De Rerum Natura
Quatro Meses sem Feicebuque
Há quatro meses atrás, decidi, consciente e deliberadamente, encerrar todas as minhas contas em redes sociais. Twitter, Instagram, Facebook e outras. Claro que esta última era que me tomava mais tempo e atenção.
Escrevo este texto para vos dizer que estou vivo, não me deu nenhum ataque de nada, nenhuma crise de coisa nenhuma, a desabituação não foi nem um bocadinho difícil e a minha qualidade de vida melhorou assombrosamente. Vou já explicar porquê, mas, por agora, quero só ousar dar-vos um conselho: deixem o FB e, já agora, as outras todas.
Após estes quatro meses sem redes sociais, aquilo que posso dizer-vos com grande certeza é que as redes sociais são, efetivamente, redes antissociais.
Vamos a aspetos práticos…
- Quando comecei a usar as redes sociais e, em particular, o Facebook, foi para promover a minha escrita através da divulgação das publicações do meu blogue, Mails para a minha Irmã. Ora, volvidos quatro meses sem FB, posso dizer-vos que o número de visitas e leitores no blogue não diminuiu, pelo contrário, aumentou ligeiramente.
- A minha vida social, por exemplo, eventos em grupo, deixou de estar dependente da selfie perfeita ou da validação de que tinha acontecido através de uma publicação. Os eventos tornaram-se mais tranquilos e genuínos e valem por si mesmos uma vez que desapareceu o espectro da publicação.
- Ganhei mais tempo para mim. Faço tudo com mais calma. Dedico-me às pessoas e às tarefas com muito mais tranquilidade.
- Deixei de ser incomodado por notificações de amigos, de amigos de amigos e de amigos de amigos de amigos, normalmente a chamarem a atenção para publicações com nada de útil ou interessante. O tempo é meu, não é dos outros.
- Socializo mais. Muito mais. Saio com amigos, almoço com amigos, janto com amigos e, durante estes momentos, não interrompo nem sou interrompido por novidades fantásticas que não são novidade e nada têm de extraordinário.
- Não perco tempo a dar, nem a receber, os parabéns a pessoas que não conheço. Hoje em dia, quando dou os parabéns a alguém é pela relevância que essa pessoa tem para mim e não porque o Facebook me lembrou.
- Não leio “da-mos” nem “hadem”

____________

## Exercícios propostos
A - No texto sobre os quatro meses sem Facebook, o que aconteceu ao número de visitas e leitores do blogue?
B - Prolonga o texto sobre os quatro meses sem Facebook a partir do ponto em que termina.
As linhas não têm qualquer papel neste exercício.

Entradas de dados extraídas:
____________

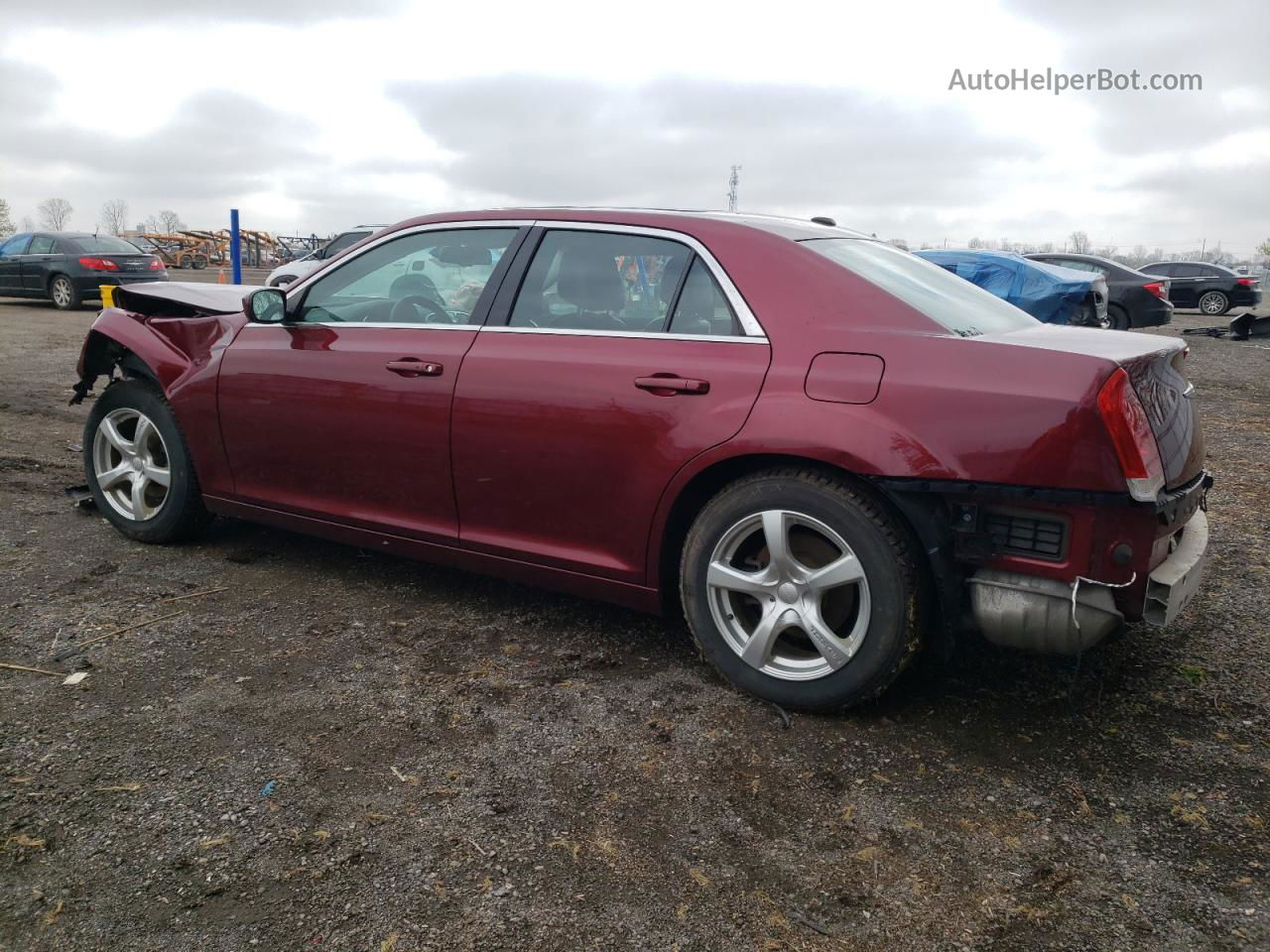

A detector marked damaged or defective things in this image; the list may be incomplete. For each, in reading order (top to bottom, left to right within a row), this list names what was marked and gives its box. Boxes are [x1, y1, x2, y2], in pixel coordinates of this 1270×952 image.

damaged red car [71, 211, 1208, 710]
damaged rear bumper [969, 508, 1208, 654]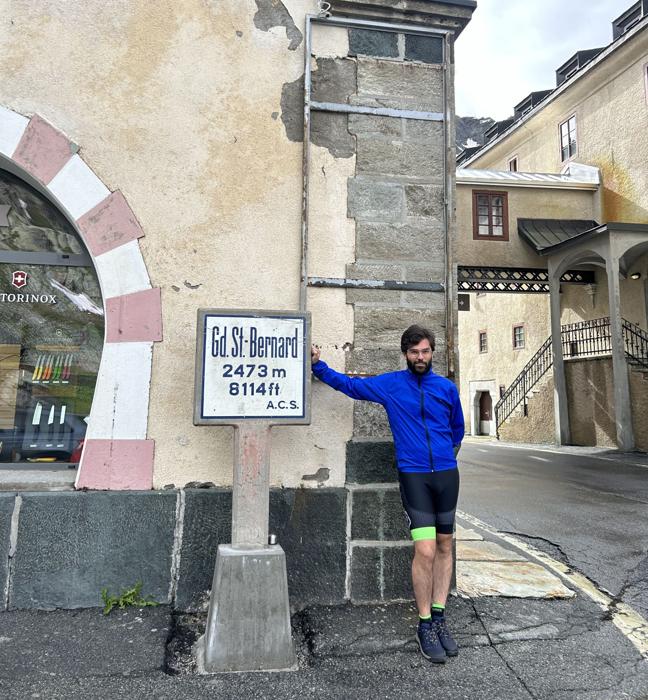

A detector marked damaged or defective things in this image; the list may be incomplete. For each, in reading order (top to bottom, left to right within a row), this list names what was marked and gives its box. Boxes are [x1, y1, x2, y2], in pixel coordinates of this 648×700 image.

peeling paint on wall [253, 0, 304, 51]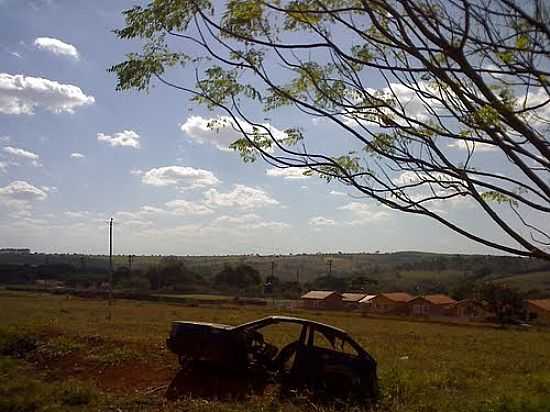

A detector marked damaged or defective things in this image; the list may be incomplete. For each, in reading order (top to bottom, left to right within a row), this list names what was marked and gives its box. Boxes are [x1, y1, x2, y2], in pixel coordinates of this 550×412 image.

abandoned car [166, 316, 378, 400]
rusted car body [166, 316, 378, 400]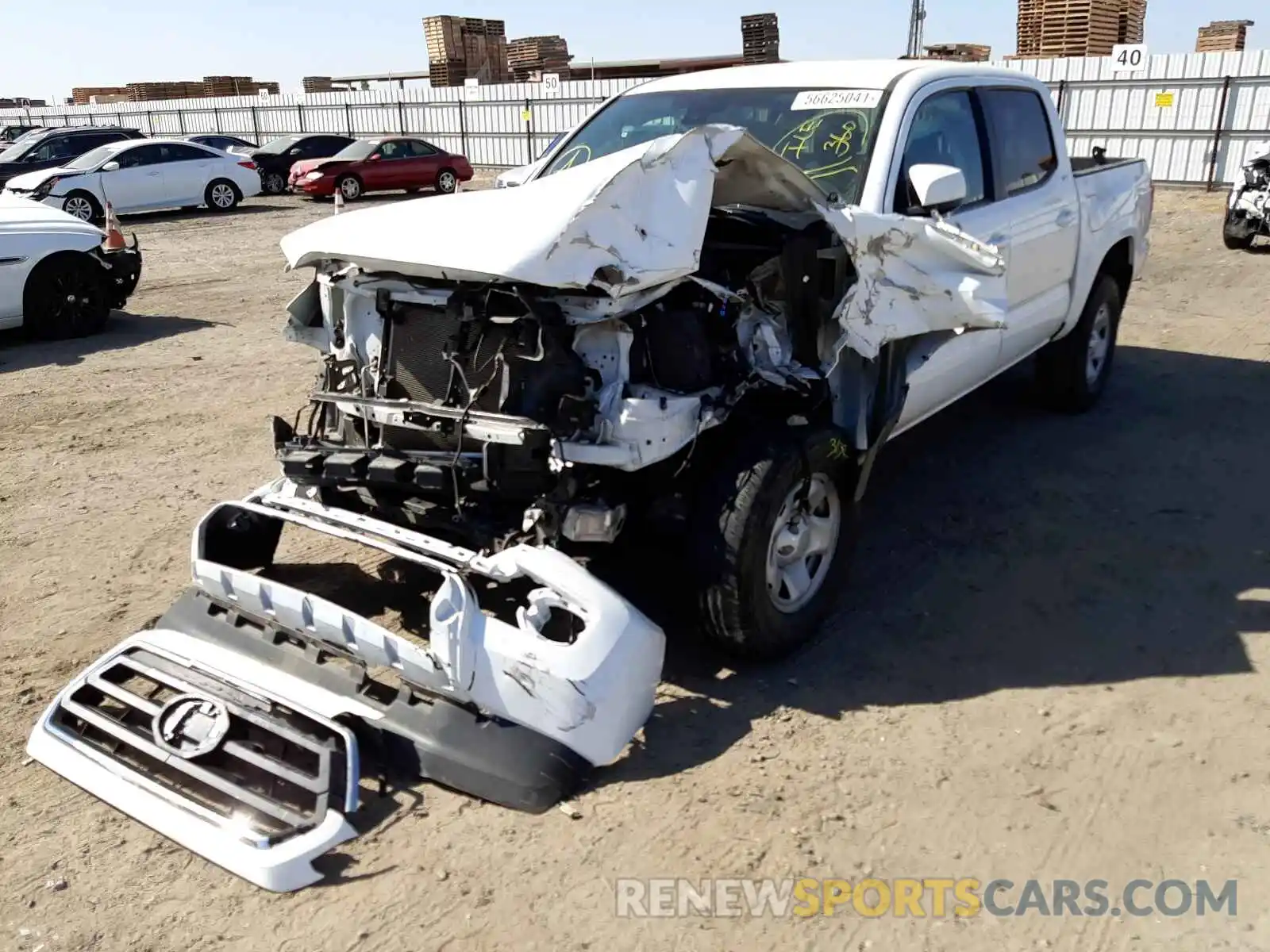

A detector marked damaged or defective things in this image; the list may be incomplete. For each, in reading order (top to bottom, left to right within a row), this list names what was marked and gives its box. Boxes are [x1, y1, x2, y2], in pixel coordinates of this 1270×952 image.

crumpled hood [278, 125, 1003, 360]
torn metal panel [281, 123, 1003, 360]
wrecked white truck [27, 61, 1149, 895]
detached front grille [50, 647, 349, 838]
crushed front bumper [27, 479, 664, 889]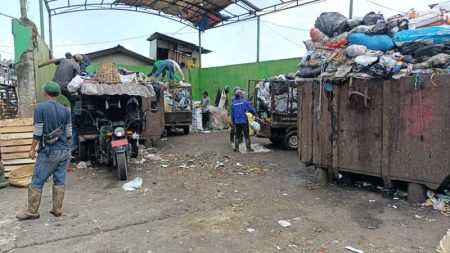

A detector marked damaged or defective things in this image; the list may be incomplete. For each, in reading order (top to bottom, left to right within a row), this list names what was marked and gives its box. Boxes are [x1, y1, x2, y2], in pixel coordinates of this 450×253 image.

rusty metal container [298, 76, 450, 191]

____________

## Respostas dadas
A - Não diminuiu; pelo contrário, aumentou ligeiramente.

B -
- Não tenho de aturar como doutos, muito sabedores, e até especialistas de ocasião, pessoas que são só ignorantes sem mais nada para fazer ao tempo do que repassar imagens com frases lamechas e imprecisas e citações de autores que nunca disseram aquilo que lhes é imputado. Até cheguei a encontrar a mesma citação atribuída a autores diferentes. Se o Einstein, o Obama, o Dalai Lama, o Fernando Pessoa, a Clarisse Lispector, o José Saramago e o Mia Couto soubessem as frases que lhes foram imputadas, refaziam as suas obras e duplicavam as publicações.
- Sou eu quem seleciona a informação e as notícias que considero úteis e relevantes.
- Deixei de receber como importantes e urgentes, notícias, comunicados e diplomas legais, com vários anos e até revogados.
- Deixei de me ver envolvido em conversas futebolísticas irracionais e virulentas onde o recurso ao insulto pessoal era o nível mais civilizado da coisa.
- Agora, quando chamo amigo a um amigo, sei que é mesmo meu amigo.
- A minha privacidade é, efetivamente, minha e privada.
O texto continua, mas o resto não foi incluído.